The point is that when we open ourselves to the love of God, we may well find ourselves called to go places that we never imagined ourselves going. Those “new places” may or may not be geographical locations; they may instead represent the invitation to try something new, unimagined, and unheard-of right where we are.
All this is just as true for the laity as for the ordained. As baptized members of the Body of Christ, we’re all in this together. God calls each of us without exception to serve him and to share in the Church’s mission to proclaim the Gospel to all nations and peoples, to the ends of the earth, to the end of time.

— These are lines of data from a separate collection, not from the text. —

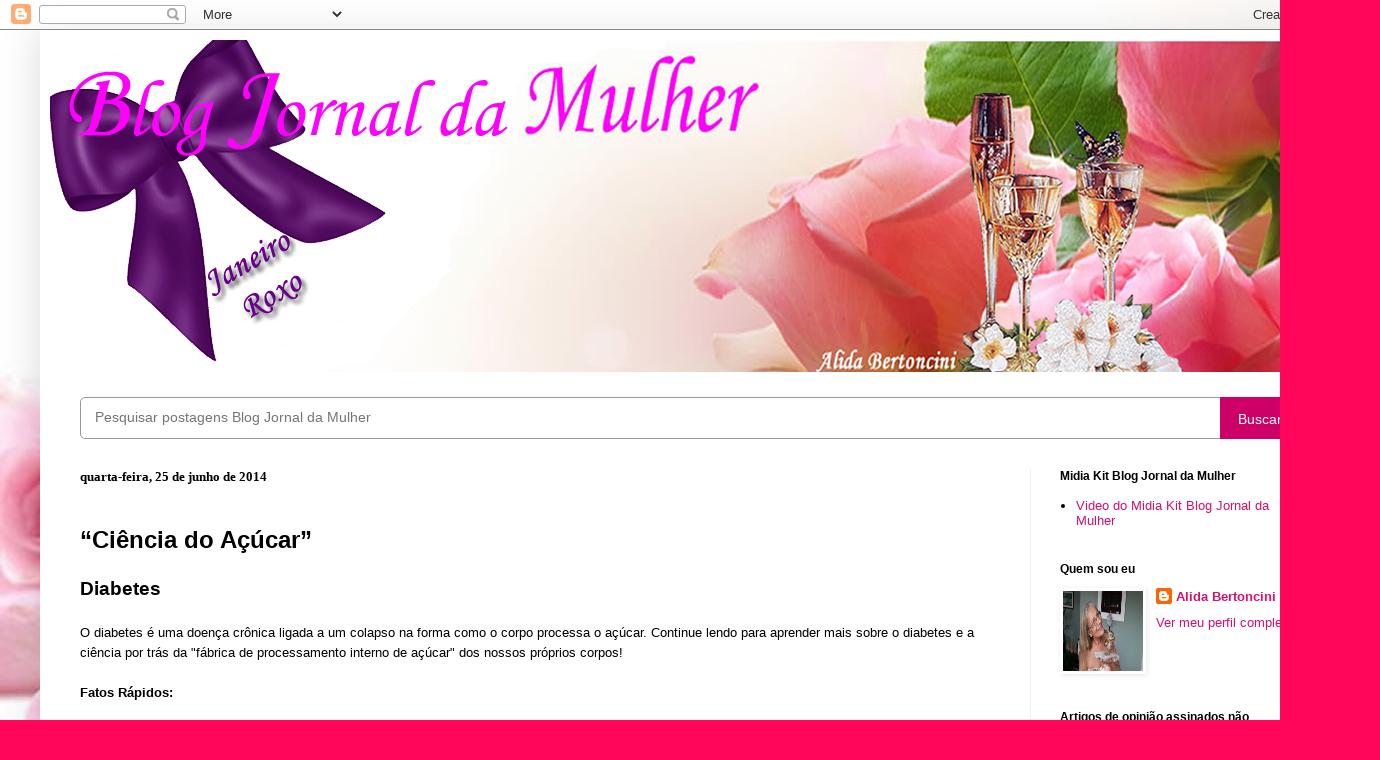

--- FILE ---
content_type: text/html; charset=UTF-8
request_url: https://blogjornaldamulher.blogspot.com/b/stats?style=WHITE_TRANSPARENT&timeRange=ALL_TIME&token=APq4FmCu0JSgjD-iAgmDgAgg_npnGm7-dsmdYizRqhZFBX-g79USlWh35tkbXfWgwxcBjquBX62FCohuS2tXqbM72JtNuqW4eQ
body_size: -13
content:
{"total":18125505,"sparklineOptions":{"backgroundColor":{"fillOpacity":0.1,"fill":"#ffffff"},"series":[{"areaOpacity":0.3,"color":"#fff"}]},"sparklineData":[[0,46],[1,51],[2,45],[3,40],[4,49],[5,54],[6,47],[7,50],[8,46],[9,50],[10,59],[11,50],[12,48],[13,42],[14,55],[15,48],[16,56],[17,51],[18,53],[19,57],[20,45],[21,57],[22,58],[23,60],[24,51],[25,82],[26,96],[27,87],[28,100],[29,21]],"nextTickMs":8352}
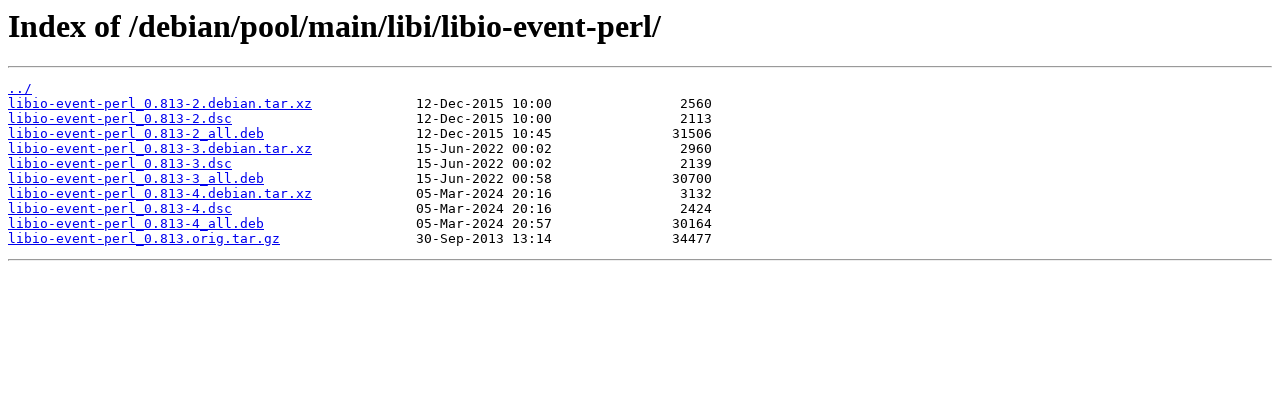

--- FILE ---
content_type: text/html
request_url: http://ftp.fr.debian.org/debian/pool/main/libi/libio-event-perl/
body_size: 418
content:
<html>
<head><title>Index of /debian/pool/main/libi/libio-event-perl/</title></head>
<body>
<h1>Index of /debian/pool/main/libi/libio-event-perl/</h1><hr><pre><a href="../">../</a>
<a href="libio-event-perl_0.813-2.debian.tar.xz">libio-event-perl_0.813-2.debian.tar.xz</a>             12-Dec-2015 10:00                2560
<a href="libio-event-perl_0.813-2.dsc">libio-event-perl_0.813-2.dsc</a>                       12-Dec-2015 10:00                2113
<a href="libio-event-perl_0.813-2_all.deb">libio-event-perl_0.813-2_all.deb</a>                   12-Dec-2015 10:45               31506
<a href="libio-event-perl_0.813-3.debian.tar.xz">libio-event-perl_0.813-3.debian.tar.xz</a>             15-Jun-2022 00:02                2960
<a href="libio-event-perl_0.813-3.dsc">libio-event-perl_0.813-3.dsc</a>                       15-Jun-2022 00:02                2139
<a href="libio-event-perl_0.813-3_all.deb">libio-event-perl_0.813-3_all.deb</a>                   15-Jun-2022 00:58               30700
<a href="libio-event-perl_0.813-4.debian.tar.xz">libio-event-perl_0.813-4.debian.tar.xz</a>             05-Mar-2024 20:16                3132
<a href="libio-event-perl_0.813-4.dsc">libio-event-perl_0.813-4.dsc</a>                       05-Mar-2024 20:16                2424
<a href="libio-event-perl_0.813-4_all.deb">libio-event-perl_0.813-4_all.deb</a>                   05-Mar-2024 20:57               30164
<a href="libio-event-perl_0.813.orig.tar.gz">libio-event-perl_0.813.orig.tar.gz</a>                 30-Sep-2013 13:14               34477
</pre><hr></body>
</html>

Hearing this call is often scary. I can certainly attest to that. But we have the Lord’s promise in today’s Gospel that the Father will send the Holy Spirit to be our Advocate. Here Advocate translates the mysterious Greek word paraclete, which originally meant something like the counsel for the defense in a court proceeding, and can be translated equally well as counselor, advisor, guide, or comforter.
The crucial reassurance is that as we respond to God’s call to take our place in the Church’s mission, the Holy Spirit comes alongside us and teaches us all we need to know, recalling to our minds all that the Lord Jesus taught us while he was among us here on earth. However inadequate we may feel to the task, if we trust God, he’ll give us the right words to say in the right place at the right time. In this way, we prepare ourselves to receive all the good things that God has prepared for those who love him—good things surpassing all human understanding and exceeding all human desires.